Records of scene-based questions
###

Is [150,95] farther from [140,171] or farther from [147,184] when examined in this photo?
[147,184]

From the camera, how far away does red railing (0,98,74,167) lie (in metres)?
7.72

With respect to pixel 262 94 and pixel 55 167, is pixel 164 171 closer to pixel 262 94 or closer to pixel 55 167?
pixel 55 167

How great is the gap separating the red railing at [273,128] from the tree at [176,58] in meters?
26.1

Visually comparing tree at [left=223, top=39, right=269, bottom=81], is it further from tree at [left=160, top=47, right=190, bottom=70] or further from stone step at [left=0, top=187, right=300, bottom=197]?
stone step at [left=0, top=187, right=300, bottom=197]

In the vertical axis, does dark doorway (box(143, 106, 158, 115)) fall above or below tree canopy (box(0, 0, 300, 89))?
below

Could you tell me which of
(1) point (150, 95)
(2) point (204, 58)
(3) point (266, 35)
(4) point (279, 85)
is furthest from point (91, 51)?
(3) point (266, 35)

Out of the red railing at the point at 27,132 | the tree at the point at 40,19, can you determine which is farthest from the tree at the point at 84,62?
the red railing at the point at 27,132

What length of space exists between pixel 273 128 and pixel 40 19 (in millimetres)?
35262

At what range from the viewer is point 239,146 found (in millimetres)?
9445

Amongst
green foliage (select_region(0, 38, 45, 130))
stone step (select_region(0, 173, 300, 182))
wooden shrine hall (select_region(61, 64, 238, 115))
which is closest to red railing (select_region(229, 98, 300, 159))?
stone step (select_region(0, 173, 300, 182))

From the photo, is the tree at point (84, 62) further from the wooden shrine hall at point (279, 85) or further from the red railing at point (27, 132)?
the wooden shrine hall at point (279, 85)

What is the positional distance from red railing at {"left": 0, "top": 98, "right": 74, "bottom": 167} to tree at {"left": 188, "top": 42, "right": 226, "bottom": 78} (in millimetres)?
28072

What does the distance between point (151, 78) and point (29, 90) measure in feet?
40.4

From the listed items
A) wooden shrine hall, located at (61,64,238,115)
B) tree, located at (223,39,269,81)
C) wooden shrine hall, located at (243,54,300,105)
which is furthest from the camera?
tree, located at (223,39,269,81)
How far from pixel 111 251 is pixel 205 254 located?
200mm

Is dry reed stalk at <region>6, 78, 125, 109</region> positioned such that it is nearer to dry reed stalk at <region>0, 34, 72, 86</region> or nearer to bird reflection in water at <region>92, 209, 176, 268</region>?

###

**DIRECTIVE**:
From the line holding "In the vertical" down to the final line above, quote every line exactly and only those lines.

**SOLVED PROBLEM**:
In the vertical axis, does dark doorway (box(143, 106, 158, 115)) fall above or below tree canopy (box(0, 0, 300, 89))?
below

Could you tell me which of
(1) point (150, 95)
(2) point (204, 58)
(3) point (266, 35)
(4) point (279, 85)
is furthest from point (91, 51)?
(3) point (266, 35)

Out of the red railing at the point at 27,132 | the tree at the point at 40,19, can you determine which is farthest from the tree at the point at 84,62?
the red railing at the point at 27,132

What length of space exists between pixel 273 128 and pixel 40 19 (in millimetres)?
35262

At what range from the viewer is point 239,146 found (in millimetres)?
9445

Amongst
green foliage (select_region(0, 38, 45, 130))
stone step (select_region(0, 173, 300, 182))
wooden shrine hall (select_region(61, 64, 238, 115))
which is closest to red railing (select_region(229, 98, 300, 159))?
stone step (select_region(0, 173, 300, 182))

From the photo, is the tree at point (84, 62) further from the wooden shrine hall at point (279, 85) or further from the red railing at point (27, 132)?
the wooden shrine hall at point (279, 85)

What is the positional distance from red railing at {"left": 0, "top": 98, "right": 74, "bottom": 167} to tree at {"left": 188, "top": 42, "right": 226, "bottom": 78} (in millimetres)?
28072

What does the distance between point (151, 78) and point (29, 90) measure in feet?
40.4

From the listed items
A) wooden shrine hall, located at (61,64,238,115)
B) tree, located at (223,39,269,81)
C) wooden shrine hall, located at (243,54,300,105)
which is furthest from the camera?
tree, located at (223,39,269,81)
How far from pixel 111 251 is pixel 205 254 located?
200mm

Is dry reed stalk at <region>6, 78, 125, 109</region> positioned such that it is nearer to dry reed stalk at <region>0, 34, 72, 86</region> or nearer to bird reflection in water at <region>92, 209, 176, 268</region>?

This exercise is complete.